= Rachmat Muljomiseno =

Indonesian politician

Rachmat Muljomiseno (9 June 1919 – 1980s), also known by his alias Tjuk, was an Indonesian politician who served as a member of the People's Representative Council from 1971 until 1982. Previously, he served as Minister of Trade from 1958 until 1959, Director of Bank Negara Indonesia (a state-owned bank) from 1957 until 1958, and was a military officer who fought in the Indonesian National Revolution attaining the rank of major.

== Early life and education (1919-1940) ==
Rachmat Muljomiseno was born in Kandangan, Temanggung, on 9 June 1919. He studied at Alagemene Middelsbare School (AMS) part B in Yogyakarta (now SMAN 3 Yogyakarta). As a young man, he was able to read and write. At that time, only about 10 percent of Indonesians could read and write, despite only about 10 percent of Indonesians could read or write. He also had a high school diploma, something few Indonesians had.

== World War II (1940-1945) ==

=== Royal Netherlands Indies Army ===
In 1940, when the Netherlands was occupied by Nazi Germany, he graduated from AMS and became a Royal Netherlands Indies Army (KNIL) officer, after entering training in Bandung. If he had finished his training, he would've held the equivalent rank to that of a lieutenant. However, he was unable to finish his training, as in 1942, the dutch were defeated by the Japanese. And like most other KNIL members, he was also detained by the Japanese.

=== Japanese occupation ===
Following the Japanese victory over the Dutch in Indonesia, he like most other KNIL members, was detained by the Japanese. Soon after this, he became unemployed for half a year, before becoming a traveling merchant by using his bicycle. During this time, he married a woman named Soetariyah and worked as a compiler at the Jakarta statistics office. In 1943, he worked at Syomin Ginko (former De Algemene Volkskrediet Bank which is now Bank Rakyat Indonesia). At that time, this institution was led by Margono Djojohadikusumo. During the Japanese occupation, he did not want to join the "military fever" like most of the young men who entered the Homeland Defenders (PETA). Prior to the proclamation of August 17, 1945, Rachmat was already the deputy head of the Syomin Ginko branch in Purworejo.

== Indonesian National Revolution (1945-1950) ==
It was only after Indonesia's independence and revolution broke out that he rejoined the military again. Like most former KNIL officers, he was once stationed at the army headquarters in Yogyakarta. In 1946, he was listed as Deputy Chief of Military Combat in the Ministry of Defense Intelligence Section B with the rank of captain. In addition, he has also been a liaison officer in Jakarta with the rank of major. Around 1948, as mentioned in What & Who Are Some Indonesians, he worked at the Banking Trading Center and participated in the smuggling of vanilla and silver materials to the Philippines.

== Banking career ==
After the end of the revolution, he returned to work in the financial sector as he had started since the Japanese occupation. He participated in leading the Indonesian Banking Corporation with Jusuf Wibisono. He was its director from 1950 to 1956 and led the education of bank cadres in Jakarta

In the banking world, he has also been in important positions. From 1957 to 1958 he was Director of Bank Negara Indonesia (BNI 46).

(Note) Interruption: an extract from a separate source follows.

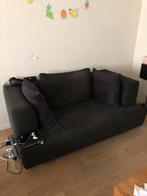 Fauteuil 2 places en tissu noir, Maison & Meubles, Enlèvement, Utilisé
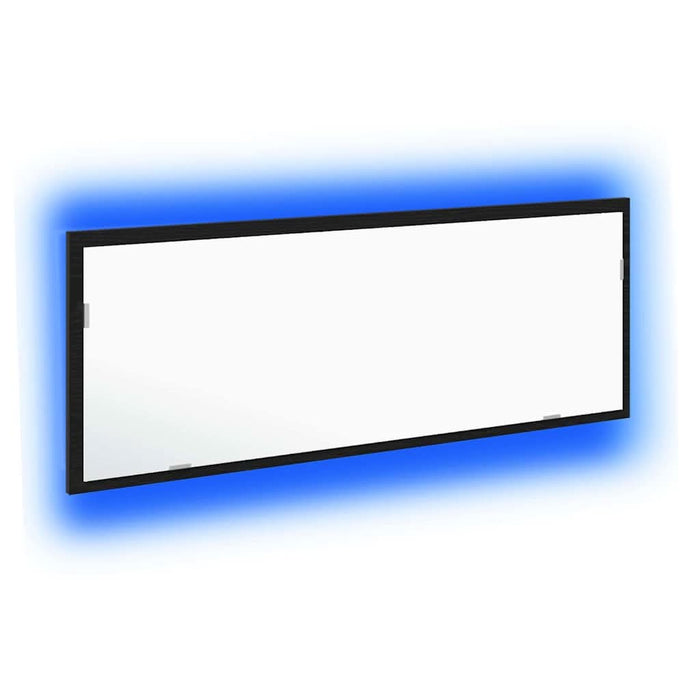 Oglindă de baie cu LED Pe perete Stejar negru 100 x 8.5 x 37 cm - WALTI WALTI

After not becoming a minister, Rachmat continued to struggle in the banking world and remained active as a politician. From 1963 to 1964, he was chairman of a private bank.

== Political career ==
In April 1952, Nahdatul Ulama (NU) left the Indonesian Muslim Syuro Council (Masyumi) and became an independent party. At that time, many doubted that NU would be able to become a party because it was considered that it did not have a cadre of experts to face Indonesia's political struggles. In the words of Kiai Haji Wahab Hasbullah, expert cadres are like car drivers.

Unexpectedly, in the 1955 General Election, NU was ranked 3rd, or a level below Masyumi. However, NU's seats in parliament jumped sharply, from only 8 to 45. According to Andree Feillard in NU vis-a-vis Negara, the majority of NU's votes came from Java.

=== Minister of Trade ===
From 1958 to 1959 he was Minister of Trade. During his tenure, the Decree of the Minister of Trade No. 2933/M dated May 14, 1959, which prohibited foreigners (including Chinese) from trading retail in rural areas. Since 1967, Rachmat has been a member of the DPRGR. And when NU was merged into the United Development Party (PPP), Rachmat was also a member of the DPR from 1971 to 1982. His commission was not far from finance and trade.